### Exercise inputs
:::

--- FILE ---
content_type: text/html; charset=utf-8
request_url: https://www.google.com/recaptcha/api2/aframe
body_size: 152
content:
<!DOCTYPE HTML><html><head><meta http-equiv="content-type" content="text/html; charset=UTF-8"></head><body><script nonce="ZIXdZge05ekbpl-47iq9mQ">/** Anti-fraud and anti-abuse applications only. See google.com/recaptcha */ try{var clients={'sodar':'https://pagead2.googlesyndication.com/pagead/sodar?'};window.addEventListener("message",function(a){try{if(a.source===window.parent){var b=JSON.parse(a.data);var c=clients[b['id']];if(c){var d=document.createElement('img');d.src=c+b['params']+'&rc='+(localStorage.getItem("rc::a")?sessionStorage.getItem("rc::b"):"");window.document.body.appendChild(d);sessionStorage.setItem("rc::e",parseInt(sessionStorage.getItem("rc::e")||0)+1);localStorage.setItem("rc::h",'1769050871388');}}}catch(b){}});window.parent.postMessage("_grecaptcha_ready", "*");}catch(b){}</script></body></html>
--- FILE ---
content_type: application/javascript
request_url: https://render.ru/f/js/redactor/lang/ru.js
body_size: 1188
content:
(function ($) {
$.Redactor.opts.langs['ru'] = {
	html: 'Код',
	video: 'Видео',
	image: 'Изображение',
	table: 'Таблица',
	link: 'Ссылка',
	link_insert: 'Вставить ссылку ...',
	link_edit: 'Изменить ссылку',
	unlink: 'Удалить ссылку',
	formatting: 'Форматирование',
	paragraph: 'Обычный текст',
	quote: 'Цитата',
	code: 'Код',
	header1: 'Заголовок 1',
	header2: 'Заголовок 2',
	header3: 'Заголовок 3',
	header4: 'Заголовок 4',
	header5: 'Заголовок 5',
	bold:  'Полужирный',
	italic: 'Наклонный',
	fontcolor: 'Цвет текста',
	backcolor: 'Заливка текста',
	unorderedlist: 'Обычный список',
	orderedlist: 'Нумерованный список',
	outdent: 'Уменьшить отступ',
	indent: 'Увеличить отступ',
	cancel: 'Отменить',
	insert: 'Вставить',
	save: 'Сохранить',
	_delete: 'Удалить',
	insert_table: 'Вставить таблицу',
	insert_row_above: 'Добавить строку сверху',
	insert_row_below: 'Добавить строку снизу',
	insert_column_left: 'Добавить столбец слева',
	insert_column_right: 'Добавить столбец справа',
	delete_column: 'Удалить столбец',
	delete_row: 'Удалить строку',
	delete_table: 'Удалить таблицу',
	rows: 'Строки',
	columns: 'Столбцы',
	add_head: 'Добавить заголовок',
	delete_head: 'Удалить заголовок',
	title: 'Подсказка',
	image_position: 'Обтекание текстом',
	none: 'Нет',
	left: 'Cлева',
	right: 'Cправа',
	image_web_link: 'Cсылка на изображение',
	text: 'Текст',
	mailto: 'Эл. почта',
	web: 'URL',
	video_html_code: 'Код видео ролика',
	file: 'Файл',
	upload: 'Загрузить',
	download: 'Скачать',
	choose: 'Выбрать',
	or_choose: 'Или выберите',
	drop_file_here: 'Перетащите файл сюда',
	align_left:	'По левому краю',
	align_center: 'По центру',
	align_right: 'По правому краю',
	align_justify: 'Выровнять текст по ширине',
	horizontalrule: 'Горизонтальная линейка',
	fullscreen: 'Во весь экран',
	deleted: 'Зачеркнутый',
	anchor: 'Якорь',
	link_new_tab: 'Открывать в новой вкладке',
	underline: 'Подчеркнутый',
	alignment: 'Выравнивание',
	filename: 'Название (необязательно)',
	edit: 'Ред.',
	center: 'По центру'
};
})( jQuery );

:::

### Assignment
Each line of the data should be reproduced exactly as it appears.

### Exercise output
--- FILE ---
content_type: text/html; charset=utf-8
request_url: https://www.google.com/recaptcha/api2/aframe
body_size: 152
content:
<!DOCTYPE HTML><html><head><meta http-equiv="content-type" content="text/html; charset=UTF-8"></head><body><script nonce="ZIXdZge05ekbpl-47iq9mQ">/** Anti-fraud and anti-abuse applications only. See google.com/recaptcha */ try{var clients={'sodar':'https://pagead2.googlesyndication.com/pagead/sodar?'};window.addEventListener("message",function(a){try{if(a.source===window.parent){var b=JSON.parse(a.data);var c=clients[b['id']];if(c){var d=document.createElement('img');d.src=c+b['params']+'&rc='+(localStorage.getItem("rc::a")?sessionStorage.getItem("rc::b"):"");window.document.body.appendChild(d);sessionStorage.setItem("rc::e",parseInt(sessionStorage.getItem("rc::e")||0)+1);localStorage.setItem("rc::h",'1769050871388');}}}catch(b){}});window.parent.postMessage("_grecaptcha_ready", "*");}catch(b){}</script></body></html>
--- FILE ---
content_type: application/javascript
request_url: https://render.ru/f/js/redactor/lang/ru.js
body_size: 1188
content:
(function ($) {
$.Redactor.opts.langs['ru'] = {
	html: 'Код',
	video: 'Видео',
	image: 'Изображение',
	table: 'Таблица',
	link: 'Ссылка',
	link_insert: 'Вставить ссылку ...',
	link_edit: 'Изменить ссылку',
	unlink: 'Удалить ссылку',
	formatting: 'Форматирование',
	paragraph: 'Обычный текст',
	quote: 'Цитата',
	code: 'Код',
	header1: 'Заголовок 1',
	header2: 'Заголовок 2',
	header3: 'Заголовок 3',
	header4: 'Заголовок 4',
	header5: 'Заголовок 5',
	bold:  'Полужирный',
	italic: 'Наклонный',
	fontcolor: 'Цвет текста',
	backcolor: 'Заливка текста',
	unorderedlist: 'Обычный список',
	orderedlist: 'Нумерованный список',
	outdent: 'Уменьшить отступ',
	indent: 'Увеличить отступ',
	cancel: 'Отменить',
	insert: 'Вставить',
	save: 'Сохранить',
	_delete: 'Удалить',
	insert_table: 'Вставить таблицу',
	insert_row_above: 'Добавить строку сверху',
	insert_row_below: 'Добавить строку снизу',
	insert_column_left: 'Добавить столбец слева',
	insert_column_right: 'Добавить столбец справа',
	delete_column: 'Удалить столбец',
	delete_row: 'Удалить строку',
	delete_table: 'Удалить таблицу',
	rows: 'Строки',
	columns: 'Столбцы',
	add_head: 'Добавить заголовок',
	delete_head: 'Удалить заголовок',
	title: 'Подсказка',
	image_position: 'Обтекание текстом',
	none: 'Нет',
	left: 'Cлева',
	right: 'Cправа',
	image_web_link: 'Cсылка на изображение',
	text: 'Текст',
	mailto: 'Эл. почта',
	web: 'URL',
	video_html_code: 'Код видео ролика',
	file: 'Файл',
	upload: 'Загрузить',
	download: 'Скачать',
	choose: 'Выбрать',
	or_choose: 'Или выберите',
	drop_file_here: 'Перетащите файл сюда',
	align_left:	'По левому краю',
	align_center: 'По центру',
	align_right: 'По правому краю',
	align_justify: 'Выровнять текст по ширине',
	horizontalrule: 'Горизонтальная линейка',
	fullscreen: 'Во весь экран',
	deleted: 'Зачеркнутый',
	anchor: 'Якорь',
	link_new_tab: 'Открывать в новой вкладке',
	underline: 'Подчеркнутый',
	alignment: 'Выравнивание',
	filename: 'Название (необязательно)',
	edit: 'Ред.',
	center: 'По центру'
};
})( jQuery );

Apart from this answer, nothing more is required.